A little while ago, on one of the hottest days of a very hot summer, I put up with undulating waves of steam in my kitchen. I might otherwise have questioned my sanity, but I was a woman on a mission: I was making this jam right now.
My friends know that I have a passion for preserving food, and my pantry has been filling up with season bounties: jams, chutney, salsa and so on.
This jam was a necessity. You see, the strawberries were perfect: tiny, flavour-packed berries, just picked and sliced. With that kind of heat, though, those conditions were not going to last.
What I really wanted to do was preserve the moment, not just the fruit. These berries, which I picked myself with our son, were at their best, and freezing them … well, that would just be wrong.
So, I put up with some discomfort and put the water on the boil, and made ready the steamy sterilizing process that makes preserves possible. It did seem weird to be making one part of the house even more uncomfortable than the rest, but that’s the price I paid.
Later, I thought about the lengths that we’ll go to to preserve a moment — or rather, to manufacture one.
This came to mind as I was flicking through photographs — mine, and those of others.
Not only can we take photos now, pretty much anywhere we go, but thanks to social media, we can share the moment practically as soon it happened.
The ones that work best are spontaneous, I think, the funny or charming or sweet slices of life that present themselves to us, and we’re fortunate (or observant) enough to record them.
Back in the day, we used to call them Kodak moments. Now, with the Kodak brand a fading memory (I imagine future generations will need help figuring out Paul Simon’s song “Kodachrome”), it’s not about 35-mm film but rather megabytes and whatever digital device made it possible.
The key issue, though, is the same: preserving for posterity that special instant, the one when the magic happened.
I’ve noticed an odd thing, however: a sense of disappointment, even loss, when that special moment could not be recorded.
On a few occasions, friends related how they tried and tried to get what they were feeling in the frame, and somehow it did not translate. I heard recently of a bride who felt let down when one of her main wedding photos did not at all resemble the imagery she had in her head.
More often, the letdowns are on a smaller scale. Earlier this summer, a scene played out as a small group of friends tried to engineer a group selfie on a local beach.
For whatever reason, none of the shots were working, and it appeared that a mood or two was rising. That’s a pity, because it looked like they had been having a hoot; it’s too bad that the overall good time wasn’t translating to the camera.
I know the frustration of going through images later and not seeing on the screen what had been in my head.
The only advice I can give myself, and anyone else, is this: let it go.

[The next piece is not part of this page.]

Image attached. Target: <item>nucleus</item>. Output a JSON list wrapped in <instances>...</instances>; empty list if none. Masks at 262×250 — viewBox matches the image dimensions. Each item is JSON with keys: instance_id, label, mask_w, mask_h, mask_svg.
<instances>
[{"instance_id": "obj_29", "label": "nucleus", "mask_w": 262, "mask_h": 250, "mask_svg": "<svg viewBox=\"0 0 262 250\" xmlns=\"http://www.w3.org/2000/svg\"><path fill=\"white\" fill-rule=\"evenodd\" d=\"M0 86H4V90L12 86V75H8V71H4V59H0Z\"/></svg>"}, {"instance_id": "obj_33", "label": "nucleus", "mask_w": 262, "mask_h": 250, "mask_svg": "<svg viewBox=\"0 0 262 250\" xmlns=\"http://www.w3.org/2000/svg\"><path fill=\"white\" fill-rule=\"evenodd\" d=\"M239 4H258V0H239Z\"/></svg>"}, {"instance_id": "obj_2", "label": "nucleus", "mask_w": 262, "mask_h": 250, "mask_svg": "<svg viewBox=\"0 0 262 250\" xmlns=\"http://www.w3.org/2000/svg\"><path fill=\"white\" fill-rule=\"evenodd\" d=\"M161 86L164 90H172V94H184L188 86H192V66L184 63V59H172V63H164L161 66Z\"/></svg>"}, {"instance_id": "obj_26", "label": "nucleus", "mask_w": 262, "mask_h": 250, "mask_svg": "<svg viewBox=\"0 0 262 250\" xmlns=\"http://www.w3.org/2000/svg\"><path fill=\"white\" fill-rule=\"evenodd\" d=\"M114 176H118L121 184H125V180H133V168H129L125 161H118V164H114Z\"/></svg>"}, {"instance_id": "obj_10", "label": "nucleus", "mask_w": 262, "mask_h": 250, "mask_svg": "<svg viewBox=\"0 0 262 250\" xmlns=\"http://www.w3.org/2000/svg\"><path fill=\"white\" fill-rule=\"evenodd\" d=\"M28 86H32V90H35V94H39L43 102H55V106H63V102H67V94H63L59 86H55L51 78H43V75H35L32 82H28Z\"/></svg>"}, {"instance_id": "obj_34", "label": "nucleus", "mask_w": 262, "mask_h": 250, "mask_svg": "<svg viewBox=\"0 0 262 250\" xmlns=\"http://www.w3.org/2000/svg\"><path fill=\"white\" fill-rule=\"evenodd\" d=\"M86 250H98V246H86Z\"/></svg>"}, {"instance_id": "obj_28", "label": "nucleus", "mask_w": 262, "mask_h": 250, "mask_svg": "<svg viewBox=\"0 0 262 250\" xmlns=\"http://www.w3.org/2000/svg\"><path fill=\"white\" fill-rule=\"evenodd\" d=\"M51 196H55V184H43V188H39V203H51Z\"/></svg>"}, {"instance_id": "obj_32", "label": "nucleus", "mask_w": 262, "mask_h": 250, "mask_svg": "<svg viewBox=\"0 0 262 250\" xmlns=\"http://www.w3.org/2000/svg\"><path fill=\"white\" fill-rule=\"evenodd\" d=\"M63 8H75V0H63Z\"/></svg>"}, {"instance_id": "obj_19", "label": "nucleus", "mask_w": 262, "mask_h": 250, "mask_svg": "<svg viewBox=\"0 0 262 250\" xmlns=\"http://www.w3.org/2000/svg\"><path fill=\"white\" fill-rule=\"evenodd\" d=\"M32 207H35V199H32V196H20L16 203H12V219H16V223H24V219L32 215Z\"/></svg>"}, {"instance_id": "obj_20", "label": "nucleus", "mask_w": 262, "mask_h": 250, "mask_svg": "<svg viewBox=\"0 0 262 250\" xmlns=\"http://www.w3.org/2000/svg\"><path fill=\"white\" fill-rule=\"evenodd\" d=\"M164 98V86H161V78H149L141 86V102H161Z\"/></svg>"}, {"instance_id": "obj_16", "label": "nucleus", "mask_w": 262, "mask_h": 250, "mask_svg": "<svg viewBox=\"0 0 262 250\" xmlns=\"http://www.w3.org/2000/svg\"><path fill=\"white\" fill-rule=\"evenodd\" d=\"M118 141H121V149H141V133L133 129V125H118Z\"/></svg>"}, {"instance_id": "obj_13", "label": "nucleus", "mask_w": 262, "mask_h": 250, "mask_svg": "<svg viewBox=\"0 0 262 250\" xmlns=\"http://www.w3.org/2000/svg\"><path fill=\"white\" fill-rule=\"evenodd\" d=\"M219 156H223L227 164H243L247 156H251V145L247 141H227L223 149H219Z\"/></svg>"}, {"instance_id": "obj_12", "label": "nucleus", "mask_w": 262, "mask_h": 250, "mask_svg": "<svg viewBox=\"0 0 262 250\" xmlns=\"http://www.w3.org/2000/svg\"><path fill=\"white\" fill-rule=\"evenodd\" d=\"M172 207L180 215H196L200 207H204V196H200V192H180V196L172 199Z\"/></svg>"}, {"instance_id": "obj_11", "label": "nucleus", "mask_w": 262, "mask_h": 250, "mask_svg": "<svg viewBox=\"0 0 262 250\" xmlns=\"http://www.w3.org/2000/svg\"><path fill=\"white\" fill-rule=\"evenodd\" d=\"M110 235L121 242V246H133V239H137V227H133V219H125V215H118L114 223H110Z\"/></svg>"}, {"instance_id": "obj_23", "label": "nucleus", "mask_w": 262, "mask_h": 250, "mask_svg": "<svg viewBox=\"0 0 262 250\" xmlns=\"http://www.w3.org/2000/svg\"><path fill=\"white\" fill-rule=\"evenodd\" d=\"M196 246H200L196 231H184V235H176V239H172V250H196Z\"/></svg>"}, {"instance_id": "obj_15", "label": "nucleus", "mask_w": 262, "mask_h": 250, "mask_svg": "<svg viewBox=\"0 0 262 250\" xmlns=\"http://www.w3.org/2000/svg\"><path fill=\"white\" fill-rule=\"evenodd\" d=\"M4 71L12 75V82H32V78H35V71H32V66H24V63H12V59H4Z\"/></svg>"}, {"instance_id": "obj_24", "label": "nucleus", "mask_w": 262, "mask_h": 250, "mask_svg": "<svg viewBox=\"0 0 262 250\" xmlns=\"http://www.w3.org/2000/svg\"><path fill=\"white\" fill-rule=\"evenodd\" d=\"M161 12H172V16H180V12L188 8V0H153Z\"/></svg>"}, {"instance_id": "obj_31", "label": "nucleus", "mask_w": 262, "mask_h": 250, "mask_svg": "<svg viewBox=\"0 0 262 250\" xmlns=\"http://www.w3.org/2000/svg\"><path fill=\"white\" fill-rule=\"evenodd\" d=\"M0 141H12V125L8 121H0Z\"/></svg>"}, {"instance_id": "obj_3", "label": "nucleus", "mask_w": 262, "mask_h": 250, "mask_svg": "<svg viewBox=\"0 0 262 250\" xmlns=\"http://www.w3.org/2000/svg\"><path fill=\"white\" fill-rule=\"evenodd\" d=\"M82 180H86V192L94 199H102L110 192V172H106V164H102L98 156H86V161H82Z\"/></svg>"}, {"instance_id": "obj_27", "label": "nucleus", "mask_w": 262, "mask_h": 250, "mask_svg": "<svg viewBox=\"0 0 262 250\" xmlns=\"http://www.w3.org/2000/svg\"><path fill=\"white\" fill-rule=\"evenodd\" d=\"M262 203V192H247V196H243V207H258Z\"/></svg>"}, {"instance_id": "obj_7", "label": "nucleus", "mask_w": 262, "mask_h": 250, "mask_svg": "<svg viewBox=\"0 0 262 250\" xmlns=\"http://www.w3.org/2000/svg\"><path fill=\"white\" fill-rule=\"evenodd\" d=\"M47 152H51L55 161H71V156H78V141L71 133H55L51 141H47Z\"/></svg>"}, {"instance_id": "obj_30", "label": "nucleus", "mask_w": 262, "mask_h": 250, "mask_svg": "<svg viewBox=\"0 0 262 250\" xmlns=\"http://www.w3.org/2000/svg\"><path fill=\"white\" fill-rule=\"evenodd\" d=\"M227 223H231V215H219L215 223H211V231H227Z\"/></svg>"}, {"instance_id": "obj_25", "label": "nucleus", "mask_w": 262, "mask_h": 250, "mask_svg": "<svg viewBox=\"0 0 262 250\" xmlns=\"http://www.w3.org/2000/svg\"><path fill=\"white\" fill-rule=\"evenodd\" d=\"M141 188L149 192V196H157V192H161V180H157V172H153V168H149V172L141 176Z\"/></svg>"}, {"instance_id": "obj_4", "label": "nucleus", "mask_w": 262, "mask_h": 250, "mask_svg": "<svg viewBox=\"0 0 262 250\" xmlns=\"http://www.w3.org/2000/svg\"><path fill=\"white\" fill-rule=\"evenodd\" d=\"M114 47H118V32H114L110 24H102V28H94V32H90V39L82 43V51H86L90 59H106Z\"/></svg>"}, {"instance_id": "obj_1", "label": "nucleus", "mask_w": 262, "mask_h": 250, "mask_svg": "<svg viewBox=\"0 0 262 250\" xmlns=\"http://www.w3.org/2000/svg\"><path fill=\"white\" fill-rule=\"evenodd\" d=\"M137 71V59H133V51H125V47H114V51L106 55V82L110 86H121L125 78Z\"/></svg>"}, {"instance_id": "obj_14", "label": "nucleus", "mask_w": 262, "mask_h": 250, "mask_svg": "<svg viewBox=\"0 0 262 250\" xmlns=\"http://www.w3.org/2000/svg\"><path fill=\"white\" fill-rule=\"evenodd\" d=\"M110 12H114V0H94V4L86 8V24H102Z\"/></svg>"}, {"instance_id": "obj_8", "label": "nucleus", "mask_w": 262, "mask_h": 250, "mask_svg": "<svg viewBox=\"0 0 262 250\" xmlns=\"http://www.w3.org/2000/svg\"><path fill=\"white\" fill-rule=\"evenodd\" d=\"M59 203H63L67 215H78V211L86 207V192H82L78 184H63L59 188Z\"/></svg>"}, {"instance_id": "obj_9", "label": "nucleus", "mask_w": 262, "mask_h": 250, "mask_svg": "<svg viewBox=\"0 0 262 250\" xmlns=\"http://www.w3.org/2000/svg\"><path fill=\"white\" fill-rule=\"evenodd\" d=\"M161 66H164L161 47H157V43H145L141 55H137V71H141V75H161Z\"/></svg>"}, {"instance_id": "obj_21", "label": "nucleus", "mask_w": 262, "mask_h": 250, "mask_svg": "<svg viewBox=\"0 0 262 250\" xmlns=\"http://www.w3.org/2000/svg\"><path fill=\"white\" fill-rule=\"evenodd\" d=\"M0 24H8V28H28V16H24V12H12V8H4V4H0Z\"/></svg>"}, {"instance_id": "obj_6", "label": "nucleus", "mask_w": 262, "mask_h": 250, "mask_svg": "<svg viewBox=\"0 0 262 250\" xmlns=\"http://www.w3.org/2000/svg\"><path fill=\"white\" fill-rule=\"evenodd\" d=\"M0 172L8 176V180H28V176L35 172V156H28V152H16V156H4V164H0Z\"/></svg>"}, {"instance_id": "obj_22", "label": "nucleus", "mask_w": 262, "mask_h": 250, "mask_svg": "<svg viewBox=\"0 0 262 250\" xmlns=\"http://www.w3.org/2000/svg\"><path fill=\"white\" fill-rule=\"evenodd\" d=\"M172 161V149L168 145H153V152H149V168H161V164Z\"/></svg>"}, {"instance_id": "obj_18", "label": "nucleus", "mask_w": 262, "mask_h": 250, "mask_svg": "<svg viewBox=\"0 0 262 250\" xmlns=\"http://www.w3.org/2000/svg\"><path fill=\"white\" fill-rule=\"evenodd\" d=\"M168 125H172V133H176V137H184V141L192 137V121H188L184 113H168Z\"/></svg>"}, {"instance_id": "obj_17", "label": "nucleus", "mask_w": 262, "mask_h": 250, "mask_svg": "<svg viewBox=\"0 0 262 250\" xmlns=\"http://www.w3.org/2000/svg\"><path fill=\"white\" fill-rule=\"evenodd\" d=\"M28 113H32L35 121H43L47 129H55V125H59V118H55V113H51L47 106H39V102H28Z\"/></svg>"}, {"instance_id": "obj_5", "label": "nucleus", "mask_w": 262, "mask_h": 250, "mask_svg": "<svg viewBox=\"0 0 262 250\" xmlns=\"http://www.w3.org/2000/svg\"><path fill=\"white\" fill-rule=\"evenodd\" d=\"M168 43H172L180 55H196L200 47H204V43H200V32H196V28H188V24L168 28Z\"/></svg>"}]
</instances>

Almost always, I find unexpected gems in the camera: moments I didn’t even know I had captured, details in the background, the smile on our son as he gallivanted about.
One of the best things about digital photography is the lack of operating expenses. In the Kodak era, when I had just 24 exposures in my camera, I thought carefully about what exactly I would shoot.
And yes, it stung when those frames were overexposed.
Now, I snap away, quite a lot.
I delete a great many of them later, and find my happiness in the handful of delights along the way.
Besides, pruning those pictures is sure a lot less uncomfortable than a sweltering hot kitchen.